Spatial reasoning dataset excerpts
——————

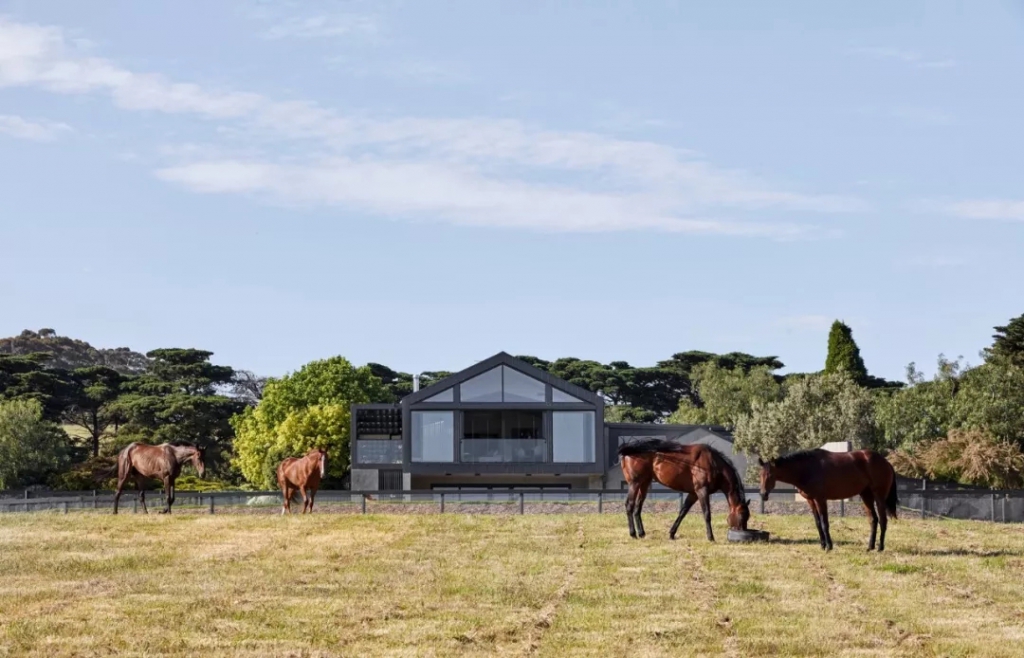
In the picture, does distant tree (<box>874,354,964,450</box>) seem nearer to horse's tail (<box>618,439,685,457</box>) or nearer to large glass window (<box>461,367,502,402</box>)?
large glass window (<box>461,367,502,402</box>)

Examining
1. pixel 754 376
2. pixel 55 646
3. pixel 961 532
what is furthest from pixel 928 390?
pixel 55 646

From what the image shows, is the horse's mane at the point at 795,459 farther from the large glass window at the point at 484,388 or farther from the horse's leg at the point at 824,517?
the large glass window at the point at 484,388

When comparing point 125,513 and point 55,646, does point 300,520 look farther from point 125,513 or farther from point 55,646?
point 55,646

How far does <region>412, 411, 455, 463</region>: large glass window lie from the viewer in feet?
217

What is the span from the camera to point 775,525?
110ft

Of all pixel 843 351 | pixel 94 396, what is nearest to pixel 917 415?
pixel 843 351

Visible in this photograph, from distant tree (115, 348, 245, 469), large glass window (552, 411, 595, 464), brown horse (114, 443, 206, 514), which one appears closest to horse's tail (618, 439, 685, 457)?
brown horse (114, 443, 206, 514)

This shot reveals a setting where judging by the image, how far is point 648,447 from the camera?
2925 centimetres

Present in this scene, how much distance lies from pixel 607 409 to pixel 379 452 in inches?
2265

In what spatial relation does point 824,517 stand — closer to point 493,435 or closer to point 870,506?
point 870,506

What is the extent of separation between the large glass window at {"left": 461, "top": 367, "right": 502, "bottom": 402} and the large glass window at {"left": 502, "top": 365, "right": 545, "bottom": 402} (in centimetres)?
36

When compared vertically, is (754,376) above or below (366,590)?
above

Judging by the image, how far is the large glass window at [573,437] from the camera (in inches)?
2608

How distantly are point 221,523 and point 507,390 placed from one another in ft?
108
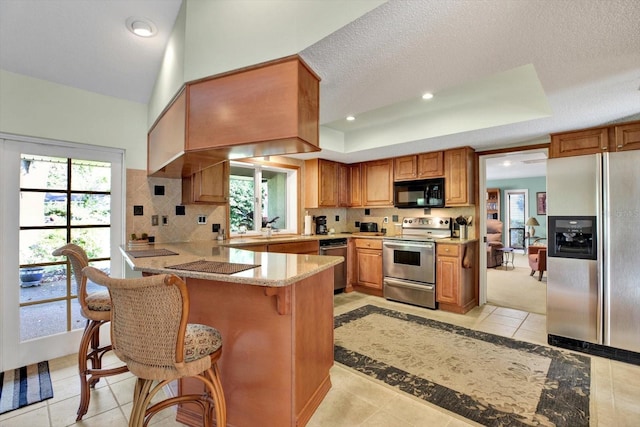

——————

Can you put the listing, from the line containing "Of all pixel" through the end of the listing (both included), into a two-column CSV with the headers item_text and item_answer? Use one row per item, wrap each field in quotation marks, replace line breaks with spaces, and leave the pictures out.

item_text,item_answer
"Of all pixel 843 351 | pixel 94 396, what is nearest to pixel 917 415?","pixel 843 351"
"Visible in this photograph, from distant tree (115, 348, 245, 469), large glass window (552, 411, 595, 464), brown horse (114, 443, 206, 514), which one appears closest to horse's tail (618, 439, 685, 457)?","brown horse (114, 443, 206, 514)"
"This shot reveals a setting where judging by the image, how far is point 648,447 from the camera?","2925 centimetres"
"Present in this scene, how much distance lies from pixel 607 409 to pixel 379 452 in inches?","2265"
"In what spatial relation does point 824,517 stand — closer to point 493,435 or closer to point 870,506?","point 870,506"
"What is the extent of separation between the large glass window at {""left"": 461, ""top"": 367, ""right"": 502, ""bottom"": 402} and the large glass window at {""left"": 502, ""top"": 365, ""right"": 545, ""bottom"": 402} (in centimetres)?","36"
"When compared vertically, is (754,376) above or below (366,590)?","above"
"Judging by the image, how far is the large glass window at [573,437] from the camera (in inches)?","2608"
"How distantly are point 221,523 and point 507,390 placed from one another in ft?","108"